Viele Sprachen, viele Blogs
Für die zehnköpfige Jury geht mit der Veröffentlichung der Gewinner eine arbeitsreiche Phase zu Ende. "Das Niveau der eingereichten Blogs war sehr hoch", berichtet DW-Redakteur, Weblog-Veteran und Jury-Mitglied Konstantin Klein. "Für mich waren Aktualität und Originalität wichtige Kriterien." Der russische Internet-Manager Anton Nossik geht noch weiter. Er war "auf der Suche nach Weblogs mit einem praktischen Gebrauchswert, die eine Innovation für die Weblog-Szene bedeuten."
Hinzu kam: "Wir mussten uns die Blogs sehr genau anschauen. Was heute ein wirklich gutes Blog ist, kann morgen schon ein schlechtes Blog sein", so Jury-Mitglied Jörg Kantel. Als der "Schockwellenreiter" ist er der wohl bekannteste deutsche Blogger. Eine große Herausforderung stellte auch die Vielsprachigkeit des Wettbewerbs dar. Für die redaktionelle Unterstützung in den sieben Wettbewerbssprachen sorgten deswegen Redakteure der Schwerpunktsprachen von DW-WORLD, dem Internetangebot der Deutschen Welle.

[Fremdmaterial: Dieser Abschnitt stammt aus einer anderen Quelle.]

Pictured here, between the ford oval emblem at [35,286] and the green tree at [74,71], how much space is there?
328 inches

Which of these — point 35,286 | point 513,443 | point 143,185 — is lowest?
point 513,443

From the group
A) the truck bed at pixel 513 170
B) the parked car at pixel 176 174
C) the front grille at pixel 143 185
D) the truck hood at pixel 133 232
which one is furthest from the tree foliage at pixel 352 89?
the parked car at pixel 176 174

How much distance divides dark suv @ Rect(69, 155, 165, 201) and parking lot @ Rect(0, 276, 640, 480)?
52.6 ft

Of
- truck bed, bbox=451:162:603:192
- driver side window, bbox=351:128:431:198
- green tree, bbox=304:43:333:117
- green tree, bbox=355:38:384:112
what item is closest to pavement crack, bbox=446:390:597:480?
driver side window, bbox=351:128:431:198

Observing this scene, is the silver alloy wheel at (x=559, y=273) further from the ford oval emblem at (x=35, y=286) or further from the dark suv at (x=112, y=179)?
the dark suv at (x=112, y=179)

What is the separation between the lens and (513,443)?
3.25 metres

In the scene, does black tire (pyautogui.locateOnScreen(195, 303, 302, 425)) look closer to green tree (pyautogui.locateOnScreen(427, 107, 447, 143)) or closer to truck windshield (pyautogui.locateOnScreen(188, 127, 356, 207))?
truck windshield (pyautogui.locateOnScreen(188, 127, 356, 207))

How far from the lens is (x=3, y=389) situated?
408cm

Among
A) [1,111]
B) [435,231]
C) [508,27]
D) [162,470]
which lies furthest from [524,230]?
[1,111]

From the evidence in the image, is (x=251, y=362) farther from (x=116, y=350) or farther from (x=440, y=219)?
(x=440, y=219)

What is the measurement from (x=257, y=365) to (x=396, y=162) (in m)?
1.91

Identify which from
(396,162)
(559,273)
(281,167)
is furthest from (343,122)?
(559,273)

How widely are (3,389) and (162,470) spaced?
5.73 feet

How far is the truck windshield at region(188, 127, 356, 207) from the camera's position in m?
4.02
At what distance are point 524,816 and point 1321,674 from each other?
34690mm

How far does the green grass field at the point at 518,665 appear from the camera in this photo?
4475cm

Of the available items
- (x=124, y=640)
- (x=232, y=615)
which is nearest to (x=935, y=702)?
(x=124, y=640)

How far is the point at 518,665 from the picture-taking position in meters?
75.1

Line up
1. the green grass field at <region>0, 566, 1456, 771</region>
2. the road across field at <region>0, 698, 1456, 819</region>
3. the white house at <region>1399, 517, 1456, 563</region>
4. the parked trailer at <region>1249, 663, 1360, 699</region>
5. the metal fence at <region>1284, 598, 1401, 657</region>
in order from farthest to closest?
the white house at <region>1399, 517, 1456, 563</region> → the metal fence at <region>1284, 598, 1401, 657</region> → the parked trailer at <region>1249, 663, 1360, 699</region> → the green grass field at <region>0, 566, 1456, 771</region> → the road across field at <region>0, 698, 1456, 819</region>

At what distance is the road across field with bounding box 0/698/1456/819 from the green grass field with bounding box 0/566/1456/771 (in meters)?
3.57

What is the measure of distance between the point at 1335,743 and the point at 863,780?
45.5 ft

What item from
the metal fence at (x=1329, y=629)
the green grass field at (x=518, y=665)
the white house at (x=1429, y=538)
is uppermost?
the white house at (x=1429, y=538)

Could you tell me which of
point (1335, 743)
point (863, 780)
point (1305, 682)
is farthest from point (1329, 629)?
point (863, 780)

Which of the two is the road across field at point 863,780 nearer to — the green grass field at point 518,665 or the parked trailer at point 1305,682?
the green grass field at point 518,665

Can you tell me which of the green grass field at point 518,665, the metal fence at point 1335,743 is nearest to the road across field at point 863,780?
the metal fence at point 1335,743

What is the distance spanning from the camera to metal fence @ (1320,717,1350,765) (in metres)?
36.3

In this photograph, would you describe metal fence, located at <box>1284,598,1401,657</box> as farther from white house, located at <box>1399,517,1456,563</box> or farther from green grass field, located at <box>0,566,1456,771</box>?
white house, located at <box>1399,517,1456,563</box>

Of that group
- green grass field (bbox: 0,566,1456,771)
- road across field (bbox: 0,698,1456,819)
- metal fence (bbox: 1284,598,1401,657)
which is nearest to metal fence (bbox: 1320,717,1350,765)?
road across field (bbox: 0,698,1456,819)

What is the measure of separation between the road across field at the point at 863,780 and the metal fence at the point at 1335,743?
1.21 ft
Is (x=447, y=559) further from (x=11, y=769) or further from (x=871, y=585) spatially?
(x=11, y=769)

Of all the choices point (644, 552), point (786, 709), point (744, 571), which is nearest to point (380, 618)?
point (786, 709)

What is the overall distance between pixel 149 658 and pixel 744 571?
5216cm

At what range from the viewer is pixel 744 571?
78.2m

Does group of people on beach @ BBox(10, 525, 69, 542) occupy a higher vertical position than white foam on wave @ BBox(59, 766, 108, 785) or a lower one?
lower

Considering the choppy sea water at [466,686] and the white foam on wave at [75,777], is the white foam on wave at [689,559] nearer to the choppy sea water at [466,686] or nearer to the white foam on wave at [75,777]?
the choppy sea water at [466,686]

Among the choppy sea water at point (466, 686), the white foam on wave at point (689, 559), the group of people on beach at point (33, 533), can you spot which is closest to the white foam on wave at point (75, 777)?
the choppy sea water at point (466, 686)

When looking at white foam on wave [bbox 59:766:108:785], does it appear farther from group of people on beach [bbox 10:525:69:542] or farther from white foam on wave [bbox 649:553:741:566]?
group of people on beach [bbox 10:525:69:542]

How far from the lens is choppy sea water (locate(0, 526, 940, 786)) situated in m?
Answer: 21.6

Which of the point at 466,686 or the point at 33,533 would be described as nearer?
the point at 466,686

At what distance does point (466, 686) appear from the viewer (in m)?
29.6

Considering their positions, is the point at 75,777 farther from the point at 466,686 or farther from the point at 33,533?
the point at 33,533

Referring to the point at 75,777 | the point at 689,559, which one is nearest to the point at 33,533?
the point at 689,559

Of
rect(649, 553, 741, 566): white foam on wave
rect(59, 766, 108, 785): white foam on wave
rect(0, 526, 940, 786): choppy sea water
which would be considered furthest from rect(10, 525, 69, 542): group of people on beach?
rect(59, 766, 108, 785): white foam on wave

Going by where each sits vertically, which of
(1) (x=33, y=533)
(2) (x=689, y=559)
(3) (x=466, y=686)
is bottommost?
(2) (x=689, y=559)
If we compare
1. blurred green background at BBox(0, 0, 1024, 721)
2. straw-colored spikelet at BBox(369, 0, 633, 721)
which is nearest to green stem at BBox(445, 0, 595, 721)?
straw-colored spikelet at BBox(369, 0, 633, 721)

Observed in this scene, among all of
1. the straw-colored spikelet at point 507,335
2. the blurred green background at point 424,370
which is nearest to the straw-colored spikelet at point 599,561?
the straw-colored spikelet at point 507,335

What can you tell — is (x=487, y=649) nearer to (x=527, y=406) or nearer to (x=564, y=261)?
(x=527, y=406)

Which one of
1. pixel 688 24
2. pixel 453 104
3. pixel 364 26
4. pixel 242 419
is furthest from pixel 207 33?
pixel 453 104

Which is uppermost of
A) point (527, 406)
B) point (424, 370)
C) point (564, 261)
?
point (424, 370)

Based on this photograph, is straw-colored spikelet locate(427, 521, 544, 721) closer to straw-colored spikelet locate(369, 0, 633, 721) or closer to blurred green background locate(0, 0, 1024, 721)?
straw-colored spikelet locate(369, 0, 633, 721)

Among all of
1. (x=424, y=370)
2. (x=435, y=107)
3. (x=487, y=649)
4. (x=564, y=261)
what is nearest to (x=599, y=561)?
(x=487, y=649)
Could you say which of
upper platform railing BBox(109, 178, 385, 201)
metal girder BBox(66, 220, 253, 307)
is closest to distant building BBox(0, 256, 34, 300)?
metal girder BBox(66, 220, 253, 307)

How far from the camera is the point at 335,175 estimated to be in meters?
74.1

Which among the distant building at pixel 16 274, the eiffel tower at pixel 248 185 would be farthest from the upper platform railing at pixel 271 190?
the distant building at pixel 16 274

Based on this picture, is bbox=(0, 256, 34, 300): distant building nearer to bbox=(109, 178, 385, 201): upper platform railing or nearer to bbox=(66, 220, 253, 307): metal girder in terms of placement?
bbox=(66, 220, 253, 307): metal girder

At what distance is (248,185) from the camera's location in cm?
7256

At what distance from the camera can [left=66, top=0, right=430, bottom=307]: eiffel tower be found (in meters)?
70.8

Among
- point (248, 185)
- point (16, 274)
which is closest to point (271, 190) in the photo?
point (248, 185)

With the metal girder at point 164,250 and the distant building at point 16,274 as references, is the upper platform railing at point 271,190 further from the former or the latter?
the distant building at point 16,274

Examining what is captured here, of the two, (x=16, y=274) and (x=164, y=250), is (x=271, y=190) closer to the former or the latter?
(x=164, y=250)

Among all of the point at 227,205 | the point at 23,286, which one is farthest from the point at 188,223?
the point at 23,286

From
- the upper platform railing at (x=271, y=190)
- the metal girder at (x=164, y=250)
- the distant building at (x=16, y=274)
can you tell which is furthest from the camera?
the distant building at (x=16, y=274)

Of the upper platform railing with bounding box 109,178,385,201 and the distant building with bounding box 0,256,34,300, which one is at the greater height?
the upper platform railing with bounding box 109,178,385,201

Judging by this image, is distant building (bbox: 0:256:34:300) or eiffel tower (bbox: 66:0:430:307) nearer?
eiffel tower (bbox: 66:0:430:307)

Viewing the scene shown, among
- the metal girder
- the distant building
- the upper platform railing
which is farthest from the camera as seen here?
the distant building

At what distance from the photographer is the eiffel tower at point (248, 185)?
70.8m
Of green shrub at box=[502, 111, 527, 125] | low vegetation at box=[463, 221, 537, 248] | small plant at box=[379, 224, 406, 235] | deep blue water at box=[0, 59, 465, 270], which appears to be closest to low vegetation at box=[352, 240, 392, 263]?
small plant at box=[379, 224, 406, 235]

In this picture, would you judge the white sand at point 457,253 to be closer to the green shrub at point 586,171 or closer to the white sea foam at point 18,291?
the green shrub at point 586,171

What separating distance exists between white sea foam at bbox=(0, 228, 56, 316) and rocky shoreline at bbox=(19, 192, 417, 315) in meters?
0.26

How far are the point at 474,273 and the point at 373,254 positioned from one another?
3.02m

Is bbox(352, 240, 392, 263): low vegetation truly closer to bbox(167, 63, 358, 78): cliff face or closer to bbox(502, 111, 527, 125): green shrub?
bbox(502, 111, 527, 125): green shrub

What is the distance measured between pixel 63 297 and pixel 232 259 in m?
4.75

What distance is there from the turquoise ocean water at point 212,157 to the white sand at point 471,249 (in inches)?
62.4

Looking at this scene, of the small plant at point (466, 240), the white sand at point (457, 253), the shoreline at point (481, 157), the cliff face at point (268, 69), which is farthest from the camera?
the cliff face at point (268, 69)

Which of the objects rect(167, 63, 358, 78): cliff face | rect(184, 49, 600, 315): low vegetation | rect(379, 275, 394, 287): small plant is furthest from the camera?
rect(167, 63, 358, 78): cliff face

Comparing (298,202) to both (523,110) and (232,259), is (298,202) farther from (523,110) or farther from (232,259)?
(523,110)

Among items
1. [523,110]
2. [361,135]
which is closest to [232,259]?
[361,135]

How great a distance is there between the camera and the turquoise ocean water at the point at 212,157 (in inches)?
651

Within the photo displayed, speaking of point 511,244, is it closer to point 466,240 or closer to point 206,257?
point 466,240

Über 67.000 Online-Stimmen
Insgesamt präsentiert DW-WORLD 22 Preisträger in elf Kategorien. Die Jury-Preisträger wurden durch eine ebenso internationale wie hochkarätige Jury aus zehn unabhängigen Journalisten, Medienwissenschaftlern und Weblog-Experten ermittelt.
Außer den elf Jury-Awards wurden bei den BOBs-Awards auch noch elf gut dotierte User-Awards vergeben. In der Kategorie "Best Weblog" ging der User-Preis an "Für eine Handvoll Pixel" ("Por um punhado de pixels") von Nemo Nox, einem Pionier brasilianischen Blogger-Szene. An dem Online-Voting beteiligten sich über 67.000 User. Ein Ergebnis, mit dem Holger Hank, Redaktionsleiter von DW-WORLD.DE, sehr zufrieden ist. "Unsere Intention war es, mit der internationalen Weblog-Community in Kontakt zu treten. Das ist uns gelungen." Und Hank ist sich sicher: "Weblogs sind ein Internet-Format mit Zukunft". Eine solche haben deshalb wohl auch "TheBobs". Redaktionsleiter Hank: "2005 sind wir aller Voraussicht nach wieder dabei!"